--- START OF Records shown ---

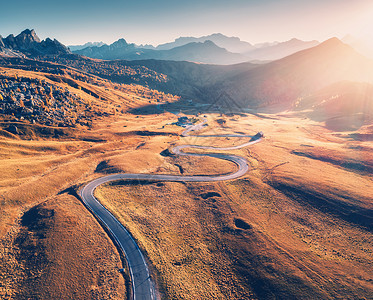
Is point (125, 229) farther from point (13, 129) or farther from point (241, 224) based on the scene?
point (13, 129)

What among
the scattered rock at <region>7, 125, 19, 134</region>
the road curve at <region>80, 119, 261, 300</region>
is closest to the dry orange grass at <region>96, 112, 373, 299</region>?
the road curve at <region>80, 119, 261, 300</region>

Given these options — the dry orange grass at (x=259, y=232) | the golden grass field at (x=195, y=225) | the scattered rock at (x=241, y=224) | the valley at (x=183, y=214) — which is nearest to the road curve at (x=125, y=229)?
the valley at (x=183, y=214)

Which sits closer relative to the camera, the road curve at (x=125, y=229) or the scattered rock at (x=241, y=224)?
the road curve at (x=125, y=229)

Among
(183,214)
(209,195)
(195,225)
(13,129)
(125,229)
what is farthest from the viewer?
(13,129)

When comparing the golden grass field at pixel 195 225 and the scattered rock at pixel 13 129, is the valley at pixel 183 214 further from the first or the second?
the scattered rock at pixel 13 129

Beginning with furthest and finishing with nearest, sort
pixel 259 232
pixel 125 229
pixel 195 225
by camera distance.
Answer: pixel 195 225 → pixel 259 232 → pixel 125 229

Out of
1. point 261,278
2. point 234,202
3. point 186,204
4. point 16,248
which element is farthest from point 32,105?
point 261,278

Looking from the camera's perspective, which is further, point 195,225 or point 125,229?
point 195,225

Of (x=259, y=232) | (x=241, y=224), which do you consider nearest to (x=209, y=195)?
(x=241, y=224)

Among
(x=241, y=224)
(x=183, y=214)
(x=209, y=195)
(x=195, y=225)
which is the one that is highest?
(x=209, y=195)
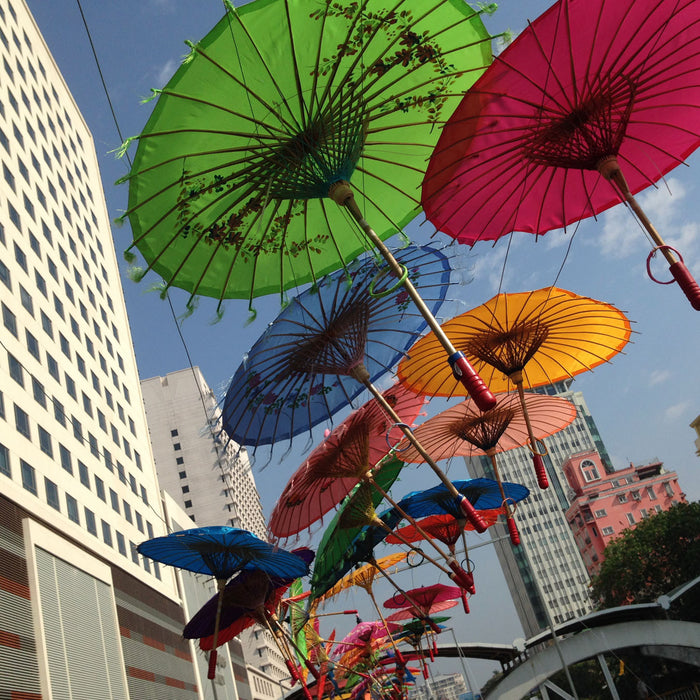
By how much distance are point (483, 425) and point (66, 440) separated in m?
25.5

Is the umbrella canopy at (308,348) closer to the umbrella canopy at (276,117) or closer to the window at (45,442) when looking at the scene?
the umbrella canopy at (276,117)

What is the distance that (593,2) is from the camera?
17.4ft

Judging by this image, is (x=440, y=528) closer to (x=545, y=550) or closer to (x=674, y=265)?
(x=674, y=265)

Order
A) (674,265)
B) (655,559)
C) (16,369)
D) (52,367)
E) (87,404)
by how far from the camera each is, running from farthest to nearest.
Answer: (655,559)
(87,404)
(52,367)
(16,369)
(674,265)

--- END OF Records shown ---

*Direction*
Substitute "observer" for "camera" throughout all the rows above and give them again with nothing else changed. Leave the pictures out of your answer.

*Worked solution*
Is point (125, 229) farther from point (13, 129) or farther from point (241, 224) based on the scene?
point (13, 129)

What among
the scattered rock at <region>7, 125, 19, 134</region>
the road curve at <region>80, 119, 261, 300</region>
is closest to the dry orange grass at <region>96, 112, 373, 299</region>?
the road curve at <region>80, 119, 261, 300</region>

Given these options — the dry orange grass at (x=259, y=232) | the golden grass field at (x=195, y=225) | the scattered rock at (x=241, y=224) | the valley at (x=183, y=214) — which is nearest to the road curve at (x=125, y=229)?
the valley at (x=183, y=214)

Which sits closer relative to the observer, the road curve at (x=125, y=229) or the scattered rock at (x=241, y=224)?
the road curve at (x=125, y=229)

Among
(183,214)
(209,195)
(195,225)
(13,129)
(125,229)
what is farthest from the viewer?
(13,129)

When comparing the golden grass field at pixel 195 225 and the scattered rock at pixel 13 129, is the valley at pixel 183 214 further from the first or the second?
the scattered rock at pixel 13 129

Beginning with furthest and finishing with nearest, sort
pixel 259 232
pixel 125 229
pixel 195 225
by observer distance.
Answer: pixel 195 225 → pixel 259 232 → pixel 125 229

Out of
1. point 261,278
2. point 234,202
3. point 186,204
4. point 16,248
which element is farthest from point 32,105?
point 261,278

Looking from the observer's perspective, which is further, point 195,225 or point 125,229?
point 195,225

Of (x=259, y=232) | (x=241, y=224), which do you consider nearest to (x=209, y=195)?
(x=241, y=224)

Among
(x=241, y=224)
(x=183, y=214)
(x=209, y=195)
(x=195, y=225)
which is the one that is highest?
(x=209, y=195)
By how much distance are point (483, 425) and point (66, 440) separated in m?
25.5

Is the umbrella canopy at (308,348) closer to the umbrella canopy at (276,117) or closer to the window at (45,442) when looking at the scene?
the umbrella canopy at (276,117)

What is the distance that (593,2) is from the observer?
17.4ft

Judging by this image, is (x=440, y=528) closer to (x=545, y=550) or closer to (x=674, y=265)?
(x=674, y=265)

Order
A) (674,265)
B) (655,559)
C) (16,369)
D) (52,367)
E) (87,404)
by how far from the observer each is, running from farthest to nearest.
Answer: (655,559)
(87,404)
(52,367)
(16,369)
(674,265)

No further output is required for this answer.